[SOURCE PASSAGE Boundary: Start]
In another article in this issue, Edwards and colleagues (
17) used longitudinal data from population-wide Swedish medical, pharmacy, and criminal records to evaluate rates of alcohol use disorder during pregnancy, conducting comparisons between pregnant women and matched control subjects as well as individual pre- and postpregnancy comparisons. Pregnancy was inversely associated with alcohol use disorder across all analyses. This research group previously conducted a similar analysis exploring drug abuse during pregnancy, with similar results: pregnancy was inversely associated with drug use (
18). Although concern for the health of offspring likely plays a major motivating role, when one considers the uniformity of this finding—regardless of family history or level of addiction—and the importance of abstinence during pregnancy to successful survival of the species, biological changes during pregnancy such as hormonal fluctuation could also play a role in this dramatic decrease in substance use. Further exploration of this robust phenomenon could provide useful information to guide the development of new treatments. In addition, interventions targeting maintenance of pregnancy-related gains in abstinence during the postpartum period should be explored. Considering the schedule disruption and stress often associated with the postpartum period, this area warrants attention.
[SOURCE PASSAGE Boundary: End]
ACTIONS TO TAKE
1) Using the passage on substance use during pregnancy, say whether each statement agrees with it, answering yes or no and quoting the words that decide it. (a) In the Swedish analyses, pregnancy was inversely associated with alcohol use disorder. (b) The same research group's earlier analysis found that drug use increased during pregnancy. (c) The passage says the postpartum period deserves attention.
2) Write the next few sentences of the passage on substance use during pregnancy, continuing from its last sentence.
The records come from a separate source.
[DATA FOR ANALYSIS Boundary: Start]
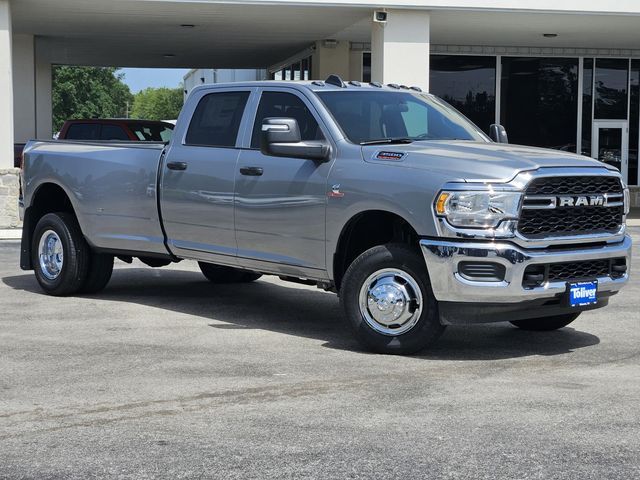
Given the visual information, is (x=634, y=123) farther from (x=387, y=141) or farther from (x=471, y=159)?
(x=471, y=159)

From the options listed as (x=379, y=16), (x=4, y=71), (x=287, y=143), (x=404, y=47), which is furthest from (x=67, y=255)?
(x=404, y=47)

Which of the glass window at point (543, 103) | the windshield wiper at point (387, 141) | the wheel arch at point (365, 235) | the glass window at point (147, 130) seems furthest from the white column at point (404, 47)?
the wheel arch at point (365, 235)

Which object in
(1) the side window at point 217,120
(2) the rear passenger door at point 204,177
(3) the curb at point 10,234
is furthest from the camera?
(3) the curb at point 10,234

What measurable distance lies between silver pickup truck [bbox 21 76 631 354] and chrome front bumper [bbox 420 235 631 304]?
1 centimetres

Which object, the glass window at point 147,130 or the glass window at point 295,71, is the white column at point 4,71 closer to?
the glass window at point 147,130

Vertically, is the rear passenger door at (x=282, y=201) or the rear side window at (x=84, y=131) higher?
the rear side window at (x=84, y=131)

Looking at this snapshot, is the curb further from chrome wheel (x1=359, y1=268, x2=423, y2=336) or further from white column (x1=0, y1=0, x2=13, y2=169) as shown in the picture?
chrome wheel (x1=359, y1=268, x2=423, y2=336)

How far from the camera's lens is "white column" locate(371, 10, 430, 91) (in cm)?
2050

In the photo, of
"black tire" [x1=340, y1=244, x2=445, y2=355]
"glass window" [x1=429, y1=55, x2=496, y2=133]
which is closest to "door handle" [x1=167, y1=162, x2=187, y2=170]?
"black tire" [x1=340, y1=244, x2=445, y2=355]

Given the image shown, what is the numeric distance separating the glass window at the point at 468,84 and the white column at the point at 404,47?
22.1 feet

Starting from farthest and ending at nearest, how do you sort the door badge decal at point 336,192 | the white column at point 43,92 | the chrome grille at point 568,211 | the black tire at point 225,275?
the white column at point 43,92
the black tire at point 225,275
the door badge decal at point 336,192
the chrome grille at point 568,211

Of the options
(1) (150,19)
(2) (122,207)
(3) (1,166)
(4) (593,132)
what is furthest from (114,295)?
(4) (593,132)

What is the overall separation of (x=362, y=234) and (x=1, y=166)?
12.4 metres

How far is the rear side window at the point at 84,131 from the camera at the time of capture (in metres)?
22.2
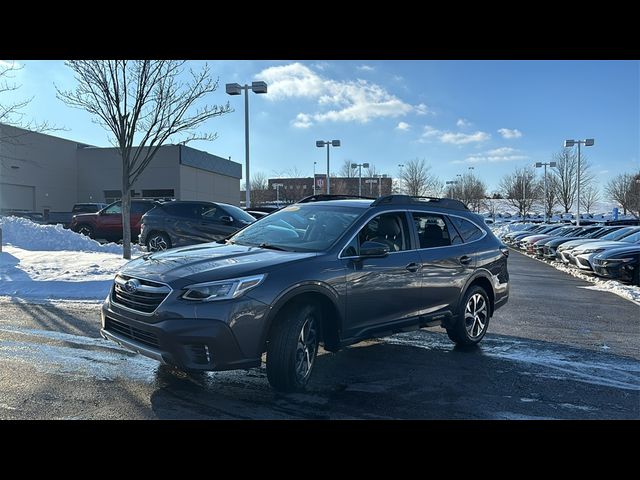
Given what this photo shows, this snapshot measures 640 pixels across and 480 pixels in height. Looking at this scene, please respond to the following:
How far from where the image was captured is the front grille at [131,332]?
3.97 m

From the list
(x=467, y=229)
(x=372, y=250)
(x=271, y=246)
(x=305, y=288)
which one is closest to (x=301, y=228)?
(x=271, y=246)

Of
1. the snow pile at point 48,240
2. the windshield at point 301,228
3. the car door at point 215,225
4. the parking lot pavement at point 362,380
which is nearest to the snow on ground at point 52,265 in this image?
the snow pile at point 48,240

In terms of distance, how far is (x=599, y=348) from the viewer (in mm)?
[DATA FOR ANALYSIS Boundary: End]
RESULTS IN ORDER
1)
(a) Yes: "Pregnancy was inversely associated with alcohol use disorder across all analyses."
(b) No: "pregnancy was inversely associated with drug use"
(c) Yes: "this area warrants attention"

2)
Finally, using genome-wide association analysis of population-based cohorts, Sanchez-Roige and colleagues (
19) demonstrate that alcohol consumption and alcohol-based problems show significantly different patterns of association across a number of traits, including psychiatric disorders. While scores for alcohol-based problems were highly genetically correlated with schizophrenia, major depression, and attention deficit hyperactivity disorder (ADHD), alcohol consumption scores were negatively genetically correlated with major depression and ADHD. This finding demonstrates, once again, the close connections between substance use disorders and other psychiatric disorders and the value of understanding the connection between the two in driving the field forward.
Problems related to substance use disorders are a major public health concern, with daily headlines about opioid overdose and the changing landscape in marijuana regulation affecting access and attitudes. Research provides critical information to guide clinical practice and shape the appropriate public health response to these pressing issues.